The case before the Court involved a founders agreement that provided that a specific founder was not required to make additional investments in the Company. The Israeli District Court ("Lower Court") had held that the above arrangement implies that the shareholder would also maintain his present percentage ownership in the Company without any dilution and the Lower Court found that the Agreement was enforceable. The Israeli Supreme Court ("Court") overruled the Lower Court decision.

In its ruling, the Court noted that there are four types of documents in which shareholder anti-dilution protection can appear: Articles of Association, agreements to which a company is a party, agreements approved by a company post facto, and agreements to which a company is neither a party nor has approved.

Articles of Association are treated as agreements between a company and its shareholders and between the shareholders amongst themselves. Anti-dilution provisions included in Articles of Association are enforceable against the company.

Companies can also be bound by anti-dilution provisions included in an agreement to which the company is party, even where the company's Articles of Association do not contain parallel protections.

Anti-dilution provisions can also be enforceable against a company when included in a founders agreement entered into prior to the company's incorporation, provided that the company subsequently approves the agreement following its incorporation.

Provisions relating to anti-dilution protection are sometimes also included in agreements to which a company is not a party, such as founders agreements preceding incorporation, or agreements providing anti-dilution protection to investors that are concluded after incorporation. As a general rule, contractual anti-dilution protection will not bind a company to the extent that the company is not a party to the respective agreement and has not approved it post facto.

The Court ruled that in any event, the right to anti-dilution protection is limited and cannot be used to undermine principles contained in corporate law, such as the obligation of shareholders to act in good faith, and with respect to the controlling shareholder, also fairly, towards the company. The Court indicated that the greater the power of a shareholder to influence a company, the greater the shareholder's responsibility to use its power to advance the company's interests.

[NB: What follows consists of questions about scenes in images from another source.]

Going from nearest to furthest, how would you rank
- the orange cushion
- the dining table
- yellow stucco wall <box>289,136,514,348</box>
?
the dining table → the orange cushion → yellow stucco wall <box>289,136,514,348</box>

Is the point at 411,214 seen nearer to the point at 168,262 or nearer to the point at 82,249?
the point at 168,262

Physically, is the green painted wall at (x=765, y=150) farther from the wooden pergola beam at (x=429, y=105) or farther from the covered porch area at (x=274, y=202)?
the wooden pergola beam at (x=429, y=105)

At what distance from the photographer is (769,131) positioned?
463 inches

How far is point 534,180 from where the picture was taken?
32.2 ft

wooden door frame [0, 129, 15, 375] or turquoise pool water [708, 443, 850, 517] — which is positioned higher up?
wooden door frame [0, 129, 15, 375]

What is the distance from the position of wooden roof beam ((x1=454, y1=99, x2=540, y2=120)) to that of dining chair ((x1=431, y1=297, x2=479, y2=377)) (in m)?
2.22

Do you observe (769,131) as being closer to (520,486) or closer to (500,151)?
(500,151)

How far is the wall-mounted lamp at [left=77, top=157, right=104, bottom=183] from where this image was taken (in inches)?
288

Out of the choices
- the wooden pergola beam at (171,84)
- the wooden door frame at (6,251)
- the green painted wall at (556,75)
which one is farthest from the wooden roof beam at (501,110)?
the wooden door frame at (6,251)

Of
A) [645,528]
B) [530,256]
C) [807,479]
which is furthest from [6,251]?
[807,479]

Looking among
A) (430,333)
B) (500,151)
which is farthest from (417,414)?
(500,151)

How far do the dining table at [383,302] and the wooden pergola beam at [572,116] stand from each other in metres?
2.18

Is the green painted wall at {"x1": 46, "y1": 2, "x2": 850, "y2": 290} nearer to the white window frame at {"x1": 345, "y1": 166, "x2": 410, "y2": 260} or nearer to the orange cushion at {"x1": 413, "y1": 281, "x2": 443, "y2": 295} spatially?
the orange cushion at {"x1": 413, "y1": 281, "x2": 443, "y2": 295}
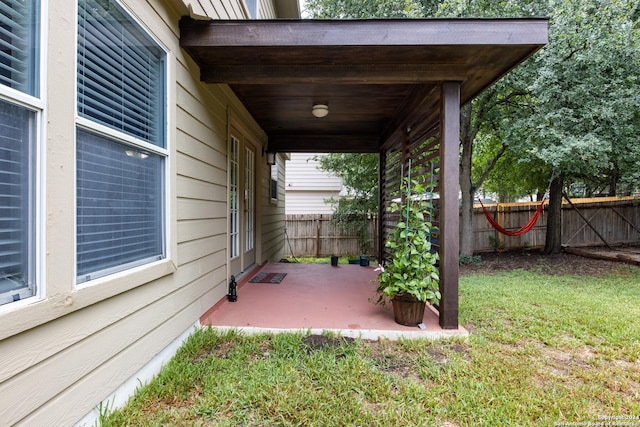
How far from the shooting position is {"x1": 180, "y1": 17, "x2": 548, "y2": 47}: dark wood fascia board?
2.31 meters

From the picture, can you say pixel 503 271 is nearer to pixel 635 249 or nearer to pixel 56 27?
pixel 635 249

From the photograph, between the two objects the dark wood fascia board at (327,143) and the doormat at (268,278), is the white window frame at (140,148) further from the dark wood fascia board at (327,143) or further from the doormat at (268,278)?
the dark wood fascia board at (327,143)

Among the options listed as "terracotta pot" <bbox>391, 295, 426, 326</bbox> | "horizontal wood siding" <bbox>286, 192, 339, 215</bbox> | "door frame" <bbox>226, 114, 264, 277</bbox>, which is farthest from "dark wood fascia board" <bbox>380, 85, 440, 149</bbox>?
"horizontal wood siding" <bbox>286, 192, 339, 215</bbox>

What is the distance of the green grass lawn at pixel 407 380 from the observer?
168 cm

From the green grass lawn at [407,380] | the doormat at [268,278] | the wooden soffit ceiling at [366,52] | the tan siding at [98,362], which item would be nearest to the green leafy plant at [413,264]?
the green grass lawn at [407,380]

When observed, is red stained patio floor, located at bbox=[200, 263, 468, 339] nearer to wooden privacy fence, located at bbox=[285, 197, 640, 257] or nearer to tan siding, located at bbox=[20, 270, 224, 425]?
tan siding, located at bbox=[20, 270, 224, 425]

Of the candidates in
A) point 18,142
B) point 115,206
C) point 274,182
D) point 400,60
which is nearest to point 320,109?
point 400,60

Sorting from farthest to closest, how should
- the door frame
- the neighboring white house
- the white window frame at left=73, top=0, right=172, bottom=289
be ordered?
the neighboring white house, the door frame, the white window frame at left=73, top=0, right=172, bottom=289

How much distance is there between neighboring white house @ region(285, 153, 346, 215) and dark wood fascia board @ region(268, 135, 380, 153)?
5204mm

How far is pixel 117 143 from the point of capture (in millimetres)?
1736

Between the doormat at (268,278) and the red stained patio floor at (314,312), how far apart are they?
121 mm

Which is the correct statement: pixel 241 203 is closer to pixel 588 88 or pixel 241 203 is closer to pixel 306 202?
pixel 588 88

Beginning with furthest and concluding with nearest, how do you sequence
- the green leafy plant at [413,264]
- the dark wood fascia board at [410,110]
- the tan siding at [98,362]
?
the dark wood fascia board at [410,110], the green leafy plant at [413,264], the tan siding at [98,362]

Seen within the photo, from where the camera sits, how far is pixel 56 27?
128 centimetres
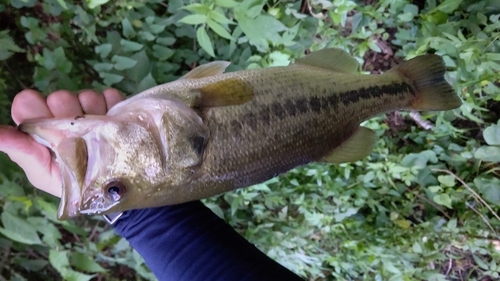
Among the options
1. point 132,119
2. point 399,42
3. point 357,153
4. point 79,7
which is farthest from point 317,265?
point 79,7

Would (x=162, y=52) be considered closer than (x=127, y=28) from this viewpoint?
No

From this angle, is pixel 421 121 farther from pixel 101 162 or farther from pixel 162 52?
pixel 101 162

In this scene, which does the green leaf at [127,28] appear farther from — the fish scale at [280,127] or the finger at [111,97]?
the fish scale at [280,127]

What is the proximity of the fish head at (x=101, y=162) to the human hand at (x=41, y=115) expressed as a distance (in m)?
0.21

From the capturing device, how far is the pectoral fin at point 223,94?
105cm

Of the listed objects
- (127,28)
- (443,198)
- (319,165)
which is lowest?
(443,198)

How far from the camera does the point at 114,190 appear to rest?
0.91 meters

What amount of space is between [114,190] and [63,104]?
0.41 metres

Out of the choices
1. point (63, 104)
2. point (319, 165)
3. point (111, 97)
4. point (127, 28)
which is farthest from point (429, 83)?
point (127, 28)

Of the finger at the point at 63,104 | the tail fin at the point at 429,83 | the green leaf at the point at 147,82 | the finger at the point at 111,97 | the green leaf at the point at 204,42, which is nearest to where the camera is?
the finger at the point at 63,104

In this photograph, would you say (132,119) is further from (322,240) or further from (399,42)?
(399,42)

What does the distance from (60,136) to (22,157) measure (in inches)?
14.8

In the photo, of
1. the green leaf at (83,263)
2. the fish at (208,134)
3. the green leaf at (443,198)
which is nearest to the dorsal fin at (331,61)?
the fish at (208,134)

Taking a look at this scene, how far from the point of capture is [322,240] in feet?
7.09
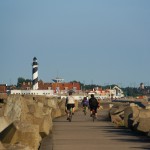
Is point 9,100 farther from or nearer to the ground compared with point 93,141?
farther from the ground

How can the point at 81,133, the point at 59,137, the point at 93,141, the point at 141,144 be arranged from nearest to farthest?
the point at 141,144, the point at 93,141, the point at 59,137, the point at 81,133

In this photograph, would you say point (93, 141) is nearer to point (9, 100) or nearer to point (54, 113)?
point (9, 100)

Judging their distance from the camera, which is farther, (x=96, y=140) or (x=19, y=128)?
(x=96, y=140)

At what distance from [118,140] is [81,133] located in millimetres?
2836

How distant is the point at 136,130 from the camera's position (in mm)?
18188

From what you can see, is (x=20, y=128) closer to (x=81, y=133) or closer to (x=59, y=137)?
(x=59, y=137)

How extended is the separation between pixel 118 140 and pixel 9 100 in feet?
12.1

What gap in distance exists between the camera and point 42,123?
1658 cm

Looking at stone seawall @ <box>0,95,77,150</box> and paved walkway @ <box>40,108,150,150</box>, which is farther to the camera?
paved walkway @ <box>40,108,150,150</box>

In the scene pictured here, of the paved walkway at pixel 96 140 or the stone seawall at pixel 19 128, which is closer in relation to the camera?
the stone seawall at pixel 19 128

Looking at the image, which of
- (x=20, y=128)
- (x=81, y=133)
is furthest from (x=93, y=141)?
(x=20, y=128)

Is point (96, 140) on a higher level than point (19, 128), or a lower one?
lower

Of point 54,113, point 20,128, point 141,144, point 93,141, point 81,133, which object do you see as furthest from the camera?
point 54,113

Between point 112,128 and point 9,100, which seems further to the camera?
point 112,128
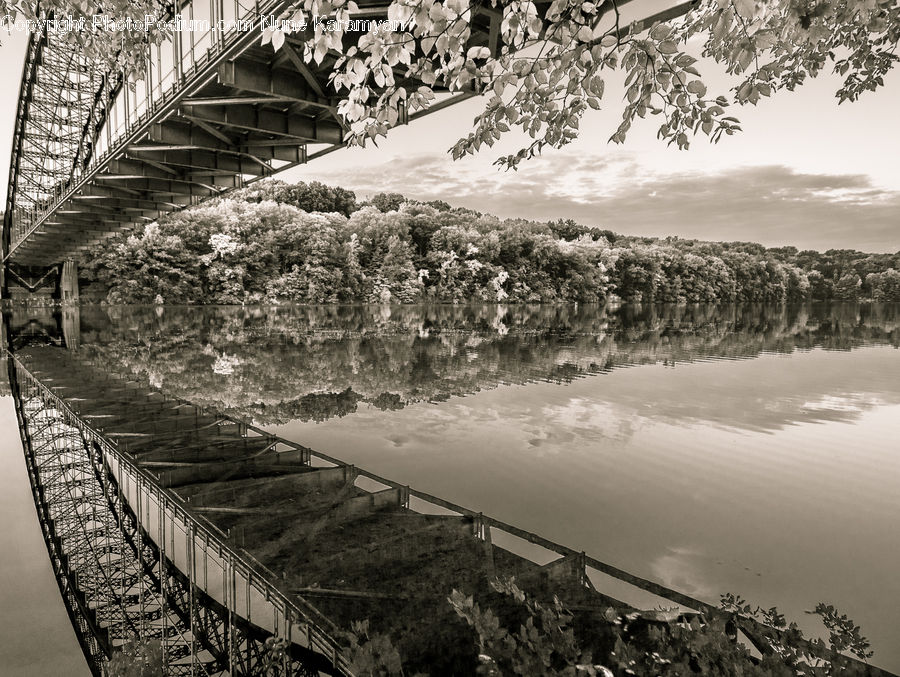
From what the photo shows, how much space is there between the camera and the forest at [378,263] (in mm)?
67750

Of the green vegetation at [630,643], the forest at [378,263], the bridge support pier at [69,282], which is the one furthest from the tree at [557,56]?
the bridge support pier at [69,282]

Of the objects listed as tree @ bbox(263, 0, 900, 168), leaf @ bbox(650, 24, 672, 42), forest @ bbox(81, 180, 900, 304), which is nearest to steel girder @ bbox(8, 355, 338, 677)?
tree @ bbox(263, 0, 900, 168)

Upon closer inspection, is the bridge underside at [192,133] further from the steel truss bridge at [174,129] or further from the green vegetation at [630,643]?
the green vegetation at [630,643]

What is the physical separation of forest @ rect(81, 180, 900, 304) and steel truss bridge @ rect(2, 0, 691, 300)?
10.0 meters

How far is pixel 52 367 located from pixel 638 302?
99.0 m

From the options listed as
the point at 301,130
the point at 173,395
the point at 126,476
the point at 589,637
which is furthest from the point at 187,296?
the point at 589,637

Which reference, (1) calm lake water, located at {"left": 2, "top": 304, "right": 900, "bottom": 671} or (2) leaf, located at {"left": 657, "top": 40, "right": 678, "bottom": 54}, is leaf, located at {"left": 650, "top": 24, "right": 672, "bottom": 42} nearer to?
(2) leaf, located at {"left": 657, "top": 40, "right": 678, "bottom": 54}

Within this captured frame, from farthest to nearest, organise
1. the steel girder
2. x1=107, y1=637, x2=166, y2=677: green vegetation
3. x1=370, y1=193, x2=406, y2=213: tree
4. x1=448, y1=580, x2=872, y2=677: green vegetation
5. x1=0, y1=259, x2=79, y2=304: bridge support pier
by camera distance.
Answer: x1=370, y1=193, x2=406, y2=213: tree → x1=0, y1=259, x2=79, y2=304: bridge support pier → the steel girder → x1=107, y1=637, x2=166, y2=677: green vegetation → x1=448, y1=580, x2=872, y2=677: green vegetation

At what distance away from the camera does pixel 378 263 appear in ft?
262

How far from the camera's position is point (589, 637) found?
399 cm

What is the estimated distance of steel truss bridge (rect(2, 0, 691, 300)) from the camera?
15.5m

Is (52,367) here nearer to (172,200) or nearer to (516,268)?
(172,200)

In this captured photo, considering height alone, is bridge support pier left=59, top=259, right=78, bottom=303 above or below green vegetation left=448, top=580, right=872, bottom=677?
above

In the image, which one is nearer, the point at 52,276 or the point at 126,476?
the point at 126,476
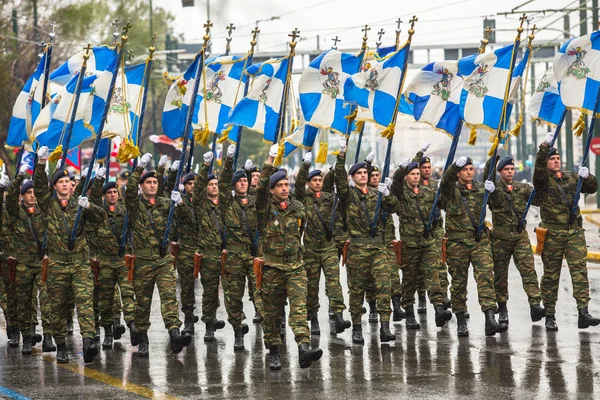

The Court observed that anti-dilution protection not enforceable against a company may still be enforceable against other shareholders who are party to a shareholders agreement. However, it is not reasonable that such obligations will be for an indefinite period.

On account of the foregoing, the Court held that the Company in the present case was not obligated to honor the anti-dilution protections that were contained in a founders agreement which the Company had not approved, and that the other founders were also not bound by such agreement because the Court found their obligations to have expired with the passage of time.